On the broadest scale, the real estate system is best thought about as a large feedback loop consisting of three main parts: the rental market, the asset market, and the development industry. In the order listed and driven by the overall economy, each “feeds” into the next, outputting (and inputting) a mix of information, money, goods or services.It’s through the interactions and behaviors of these primary components that the “hows” and “whys” of real estate are determined. This brief introduction aims to take the fundamentals of the real estate system and shed a little light on their connections, putting them into a larger, systematic framework.
The Rental Market consists of property owners (the supply side) and tenants (the demand side) which contributes to rent and occupancy levels.These parts work together in the familiar way: rents increase or decrease based on available space weighed against demand for that space. This is nothing more than the dynamics of supply and demand applied to rental properties, with the price of rent fluctuating accordingly. When available space remains constant and demand strengthens, rental prices increase. Likewise, if space remains constant and demand weakens, then rental prices decrease in response.
One of a real estate operator’s objectives is to maximize rental income, which is the primary link between the rental market and the asset market, and acts as the key determining factor of a real estate asset’s operating cash flow, and ultimately its overall market value.
The Asset Market, as with the rental market, also has a supply side and a demand side, both of which consist of invested owners looking to sell real estate assets on the one hand, and investors looking to buy those assets on the other. The behavior of real estate investors in the real estate asset market is determined by perceptions of comparative investment opportunities in other capital markets, say, the stock market, as compared to present risks and returns in real estate.
These comparisons and perceptions, along with forecasts of the future price of rent in the rental market, determine the market capitalization rates (cap rates), or yield, that investors consider acceptable in real estate deals. That is, cap rates must be high enough compared to other investment opportunities or investors will look elsewhere for returns.
The value of a real estate asset, determined by the interaction of operating cash flows and cap rates, brings us to the third and last main component of the real estate system, the Development Industry.
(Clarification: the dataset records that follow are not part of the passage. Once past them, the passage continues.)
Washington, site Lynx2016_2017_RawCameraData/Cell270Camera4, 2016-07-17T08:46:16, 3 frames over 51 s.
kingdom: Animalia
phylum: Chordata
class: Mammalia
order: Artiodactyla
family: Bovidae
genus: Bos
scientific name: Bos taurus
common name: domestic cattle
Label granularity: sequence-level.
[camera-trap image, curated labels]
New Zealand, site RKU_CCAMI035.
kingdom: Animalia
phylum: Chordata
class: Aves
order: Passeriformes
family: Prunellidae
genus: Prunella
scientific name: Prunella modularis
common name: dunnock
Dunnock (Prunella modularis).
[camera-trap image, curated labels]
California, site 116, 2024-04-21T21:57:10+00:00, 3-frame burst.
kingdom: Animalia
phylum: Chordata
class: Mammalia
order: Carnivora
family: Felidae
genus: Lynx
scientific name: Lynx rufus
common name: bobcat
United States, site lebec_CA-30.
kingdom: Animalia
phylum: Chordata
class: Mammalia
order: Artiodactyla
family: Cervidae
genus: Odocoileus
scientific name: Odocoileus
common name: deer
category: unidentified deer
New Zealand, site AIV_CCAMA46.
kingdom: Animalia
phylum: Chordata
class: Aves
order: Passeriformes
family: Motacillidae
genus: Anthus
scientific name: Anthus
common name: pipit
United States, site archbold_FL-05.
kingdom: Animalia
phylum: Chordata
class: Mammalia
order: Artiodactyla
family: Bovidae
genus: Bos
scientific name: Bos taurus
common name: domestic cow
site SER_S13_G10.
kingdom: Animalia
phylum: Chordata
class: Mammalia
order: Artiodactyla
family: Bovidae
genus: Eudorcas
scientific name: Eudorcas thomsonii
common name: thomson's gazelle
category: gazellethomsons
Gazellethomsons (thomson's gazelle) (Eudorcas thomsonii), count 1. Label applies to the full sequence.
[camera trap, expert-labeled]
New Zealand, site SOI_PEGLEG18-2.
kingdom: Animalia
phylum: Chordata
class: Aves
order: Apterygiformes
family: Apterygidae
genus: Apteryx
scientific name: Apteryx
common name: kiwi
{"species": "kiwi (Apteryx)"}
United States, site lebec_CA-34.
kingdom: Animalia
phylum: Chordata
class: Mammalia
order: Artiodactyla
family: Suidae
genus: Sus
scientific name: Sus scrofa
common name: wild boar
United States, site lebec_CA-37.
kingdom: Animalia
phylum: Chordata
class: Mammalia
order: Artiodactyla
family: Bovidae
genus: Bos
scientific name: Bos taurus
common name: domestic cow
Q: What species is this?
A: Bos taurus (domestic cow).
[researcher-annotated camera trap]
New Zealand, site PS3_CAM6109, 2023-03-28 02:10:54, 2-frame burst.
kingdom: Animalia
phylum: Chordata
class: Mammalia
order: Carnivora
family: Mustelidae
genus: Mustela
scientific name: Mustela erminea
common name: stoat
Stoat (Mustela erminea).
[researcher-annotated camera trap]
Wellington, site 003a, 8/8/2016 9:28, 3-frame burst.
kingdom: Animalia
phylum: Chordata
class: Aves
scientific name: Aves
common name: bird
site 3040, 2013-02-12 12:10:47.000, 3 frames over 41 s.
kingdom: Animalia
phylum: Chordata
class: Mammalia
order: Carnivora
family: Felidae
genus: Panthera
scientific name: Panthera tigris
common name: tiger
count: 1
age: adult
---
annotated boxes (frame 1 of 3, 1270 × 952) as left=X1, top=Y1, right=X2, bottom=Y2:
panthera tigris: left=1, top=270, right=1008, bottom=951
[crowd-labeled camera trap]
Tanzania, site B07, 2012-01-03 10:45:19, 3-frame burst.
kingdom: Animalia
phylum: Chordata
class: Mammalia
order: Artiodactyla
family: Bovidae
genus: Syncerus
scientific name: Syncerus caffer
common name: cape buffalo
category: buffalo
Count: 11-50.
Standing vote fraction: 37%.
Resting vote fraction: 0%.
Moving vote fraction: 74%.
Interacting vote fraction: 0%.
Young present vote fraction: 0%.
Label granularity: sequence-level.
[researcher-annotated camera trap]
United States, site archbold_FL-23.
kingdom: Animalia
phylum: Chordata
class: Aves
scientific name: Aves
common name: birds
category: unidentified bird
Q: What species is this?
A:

The activities of the development industry determines the availability of space in the rental market.Recall, the main response to weakening or strengthening demand in the rental market impacts rental prices. There is another possible response, however, which is to expand or contract the amount of available space on the market.
Physical property is more inelastic than rental price, however. Adding or subtracting space is an expensive, complicated, and time-consuming enterprise. As a result, it happens under limited circumstances only. Specifically, the development industry adds more space to the market when asset values equal or exceed development costs. When asset values meet that criteria, then the rental market’s supply side is expanded.
This brings us full circle in the main loop in the real estate system. We’ve seen that the rental market outputs operating cash flows into the asset market, which then interacts with investors to determine cap rates returns and asset values, which, finally, signal the development industry to build more space if asset values are high enough.
The real estate system affects how much rent we pay for our apartments, how much our employers pay for our office space, and how much retailers charge us for goods and services. It is the key driver of how our cities are built. And it is ultimately what determines returns to investors.Of course, this loop is not self-contained. For instance, demand fluctuates according to trends in national and local economies, and, as mentioned, the cap rates returns that investors require are determined through comparison to opportunities in other capital markets.
Nevertheless, the value and trends of real estate assets can be thought of as a result of the interactions of the three main components we’ve outlined: the rental market, the asset market and the development industry.